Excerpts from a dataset
= = = = = = =

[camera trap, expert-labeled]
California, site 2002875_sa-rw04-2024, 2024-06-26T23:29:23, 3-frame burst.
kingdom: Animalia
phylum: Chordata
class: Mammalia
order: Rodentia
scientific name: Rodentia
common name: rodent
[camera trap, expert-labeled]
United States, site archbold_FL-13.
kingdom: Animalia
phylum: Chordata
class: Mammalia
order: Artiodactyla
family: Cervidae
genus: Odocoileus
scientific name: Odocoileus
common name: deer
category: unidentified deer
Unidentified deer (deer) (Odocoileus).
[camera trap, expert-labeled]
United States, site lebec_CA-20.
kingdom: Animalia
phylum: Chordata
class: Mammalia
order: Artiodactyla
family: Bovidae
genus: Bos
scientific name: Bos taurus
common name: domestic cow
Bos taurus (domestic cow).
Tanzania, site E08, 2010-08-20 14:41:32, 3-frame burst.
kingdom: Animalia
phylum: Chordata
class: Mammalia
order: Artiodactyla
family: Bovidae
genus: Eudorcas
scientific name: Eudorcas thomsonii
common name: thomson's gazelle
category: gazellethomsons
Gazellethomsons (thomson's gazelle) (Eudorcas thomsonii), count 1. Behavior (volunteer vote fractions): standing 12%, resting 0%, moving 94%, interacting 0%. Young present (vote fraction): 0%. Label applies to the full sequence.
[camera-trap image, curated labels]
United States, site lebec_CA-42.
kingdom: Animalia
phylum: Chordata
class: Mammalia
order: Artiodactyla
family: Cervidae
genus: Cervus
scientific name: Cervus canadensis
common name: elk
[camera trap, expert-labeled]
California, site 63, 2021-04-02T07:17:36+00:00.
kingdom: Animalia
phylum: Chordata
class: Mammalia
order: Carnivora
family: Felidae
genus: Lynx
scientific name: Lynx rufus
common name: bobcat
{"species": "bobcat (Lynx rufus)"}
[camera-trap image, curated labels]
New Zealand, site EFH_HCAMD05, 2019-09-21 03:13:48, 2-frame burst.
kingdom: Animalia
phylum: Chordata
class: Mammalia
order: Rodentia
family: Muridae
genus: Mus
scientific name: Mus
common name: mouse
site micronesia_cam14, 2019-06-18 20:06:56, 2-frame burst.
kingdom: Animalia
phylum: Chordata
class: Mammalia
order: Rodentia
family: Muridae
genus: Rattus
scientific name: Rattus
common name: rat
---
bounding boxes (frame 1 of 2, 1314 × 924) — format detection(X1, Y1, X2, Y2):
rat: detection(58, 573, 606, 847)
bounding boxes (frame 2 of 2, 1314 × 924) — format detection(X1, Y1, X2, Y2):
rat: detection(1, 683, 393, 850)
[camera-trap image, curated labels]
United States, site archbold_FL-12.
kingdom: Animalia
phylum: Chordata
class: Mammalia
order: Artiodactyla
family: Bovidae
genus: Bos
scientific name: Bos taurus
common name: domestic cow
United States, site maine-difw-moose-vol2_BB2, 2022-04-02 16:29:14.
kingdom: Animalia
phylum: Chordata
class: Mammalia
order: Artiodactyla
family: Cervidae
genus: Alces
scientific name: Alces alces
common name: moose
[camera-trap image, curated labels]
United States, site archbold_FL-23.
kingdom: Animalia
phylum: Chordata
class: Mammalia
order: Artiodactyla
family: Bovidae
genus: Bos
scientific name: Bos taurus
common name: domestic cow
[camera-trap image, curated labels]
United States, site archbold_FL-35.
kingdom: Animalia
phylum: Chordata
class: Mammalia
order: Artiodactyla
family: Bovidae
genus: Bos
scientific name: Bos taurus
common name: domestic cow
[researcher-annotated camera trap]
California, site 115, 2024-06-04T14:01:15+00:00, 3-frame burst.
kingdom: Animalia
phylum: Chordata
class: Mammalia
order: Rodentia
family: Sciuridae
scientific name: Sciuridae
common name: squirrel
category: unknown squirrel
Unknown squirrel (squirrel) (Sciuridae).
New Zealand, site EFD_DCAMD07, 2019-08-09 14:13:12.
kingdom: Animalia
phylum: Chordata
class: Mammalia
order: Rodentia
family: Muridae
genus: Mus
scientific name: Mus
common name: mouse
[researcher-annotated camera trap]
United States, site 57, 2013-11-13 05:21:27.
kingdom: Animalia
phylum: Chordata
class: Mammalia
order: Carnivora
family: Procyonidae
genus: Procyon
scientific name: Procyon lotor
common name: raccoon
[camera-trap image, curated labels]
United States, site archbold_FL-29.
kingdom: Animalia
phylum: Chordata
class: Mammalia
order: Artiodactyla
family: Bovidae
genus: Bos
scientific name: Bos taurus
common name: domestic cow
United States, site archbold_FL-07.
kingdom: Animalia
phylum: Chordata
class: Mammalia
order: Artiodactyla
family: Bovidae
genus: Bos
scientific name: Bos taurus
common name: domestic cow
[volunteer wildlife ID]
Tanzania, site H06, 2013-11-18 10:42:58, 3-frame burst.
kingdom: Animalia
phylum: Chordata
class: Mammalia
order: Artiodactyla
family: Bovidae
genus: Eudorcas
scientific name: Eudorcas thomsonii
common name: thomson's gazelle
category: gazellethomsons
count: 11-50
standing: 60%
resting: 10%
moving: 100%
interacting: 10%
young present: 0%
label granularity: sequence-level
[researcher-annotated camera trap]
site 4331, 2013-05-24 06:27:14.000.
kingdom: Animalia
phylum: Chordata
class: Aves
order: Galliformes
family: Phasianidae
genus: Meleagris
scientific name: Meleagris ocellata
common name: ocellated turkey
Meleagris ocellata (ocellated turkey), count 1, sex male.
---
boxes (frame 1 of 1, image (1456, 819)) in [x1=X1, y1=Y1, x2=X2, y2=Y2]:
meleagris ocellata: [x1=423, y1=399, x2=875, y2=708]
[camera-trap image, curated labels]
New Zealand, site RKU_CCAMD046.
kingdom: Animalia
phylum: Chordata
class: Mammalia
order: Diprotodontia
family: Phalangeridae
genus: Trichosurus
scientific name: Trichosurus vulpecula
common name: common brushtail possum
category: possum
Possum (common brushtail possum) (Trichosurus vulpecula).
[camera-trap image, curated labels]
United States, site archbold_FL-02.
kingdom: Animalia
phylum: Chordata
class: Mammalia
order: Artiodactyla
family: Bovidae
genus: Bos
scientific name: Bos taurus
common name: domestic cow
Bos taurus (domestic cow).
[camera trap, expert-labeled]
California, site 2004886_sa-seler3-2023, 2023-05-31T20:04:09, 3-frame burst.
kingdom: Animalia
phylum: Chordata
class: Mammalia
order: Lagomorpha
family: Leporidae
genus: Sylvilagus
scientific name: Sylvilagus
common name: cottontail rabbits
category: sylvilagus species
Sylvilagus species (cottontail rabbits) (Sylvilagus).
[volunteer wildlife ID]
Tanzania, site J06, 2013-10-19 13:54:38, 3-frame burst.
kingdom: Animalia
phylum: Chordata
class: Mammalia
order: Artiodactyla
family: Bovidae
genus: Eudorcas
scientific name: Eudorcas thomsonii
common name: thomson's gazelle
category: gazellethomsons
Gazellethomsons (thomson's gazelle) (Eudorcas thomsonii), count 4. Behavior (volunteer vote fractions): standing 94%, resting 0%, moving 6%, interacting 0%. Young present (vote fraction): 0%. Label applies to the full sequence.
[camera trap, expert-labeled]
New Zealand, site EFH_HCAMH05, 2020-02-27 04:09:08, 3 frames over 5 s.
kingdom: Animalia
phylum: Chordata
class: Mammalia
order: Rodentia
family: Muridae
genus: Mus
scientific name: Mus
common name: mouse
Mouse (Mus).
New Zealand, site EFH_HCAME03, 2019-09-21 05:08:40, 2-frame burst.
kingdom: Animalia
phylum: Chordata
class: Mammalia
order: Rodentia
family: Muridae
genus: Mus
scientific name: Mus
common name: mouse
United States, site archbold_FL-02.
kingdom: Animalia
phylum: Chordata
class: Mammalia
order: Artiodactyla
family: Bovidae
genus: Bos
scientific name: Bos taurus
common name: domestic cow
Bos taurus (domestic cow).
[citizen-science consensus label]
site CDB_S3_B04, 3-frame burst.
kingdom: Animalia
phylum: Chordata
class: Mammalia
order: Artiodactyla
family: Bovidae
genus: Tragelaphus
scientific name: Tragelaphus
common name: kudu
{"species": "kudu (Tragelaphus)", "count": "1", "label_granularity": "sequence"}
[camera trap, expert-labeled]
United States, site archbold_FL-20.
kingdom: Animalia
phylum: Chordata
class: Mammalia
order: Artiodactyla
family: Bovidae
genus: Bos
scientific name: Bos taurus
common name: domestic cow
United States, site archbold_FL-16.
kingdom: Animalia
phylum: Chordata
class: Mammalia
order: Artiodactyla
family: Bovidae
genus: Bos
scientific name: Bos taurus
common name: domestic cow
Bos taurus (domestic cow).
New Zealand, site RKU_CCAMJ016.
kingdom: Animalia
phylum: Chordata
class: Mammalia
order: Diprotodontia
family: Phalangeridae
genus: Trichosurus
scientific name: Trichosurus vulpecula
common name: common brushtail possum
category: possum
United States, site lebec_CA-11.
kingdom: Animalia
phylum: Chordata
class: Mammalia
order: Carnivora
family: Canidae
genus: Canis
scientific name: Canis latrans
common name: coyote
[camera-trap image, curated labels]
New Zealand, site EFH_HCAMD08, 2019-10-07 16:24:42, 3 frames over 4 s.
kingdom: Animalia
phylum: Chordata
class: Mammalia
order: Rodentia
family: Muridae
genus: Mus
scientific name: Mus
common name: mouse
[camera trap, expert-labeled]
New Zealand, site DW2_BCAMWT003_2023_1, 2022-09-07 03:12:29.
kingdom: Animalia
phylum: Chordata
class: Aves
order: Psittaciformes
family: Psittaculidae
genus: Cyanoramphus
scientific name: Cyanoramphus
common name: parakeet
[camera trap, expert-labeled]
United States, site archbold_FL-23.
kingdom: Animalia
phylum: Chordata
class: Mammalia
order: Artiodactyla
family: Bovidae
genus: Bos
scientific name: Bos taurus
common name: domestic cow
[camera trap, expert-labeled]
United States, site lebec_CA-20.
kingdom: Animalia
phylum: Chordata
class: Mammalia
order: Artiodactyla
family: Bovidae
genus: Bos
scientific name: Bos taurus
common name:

= = = = = = =

THE PROBLEM: Show the lines where the word "Zealand" appears in the entries.

PROBLEM SOLUTION:
New Zealand, site EFH_HCAMD05, 2019-09-21 03:13:48, 2-frame burst.
New Zealand, site EFD_DCAMD07, 2019-08-09 14:13:12.
New Zealand, site RKU_CCAMD046.
New Zealand, site EFH_HCAMH05, 2020-02-27 04:09:08, 3 frames over 5 s.
New Zealand, site EFH_HCAME03, 2019-09-21 05:08:40, 2-frame burst.
New Zealand, site RKU_CCAMJ016.
New Zealand, site EFH_HCAMD08, 2019-10-07 16:24:42, 3 frames over 4 s.
New Zealand, site DW2_BCAMWT003_2023_1, 2022-09-07 03:12:29.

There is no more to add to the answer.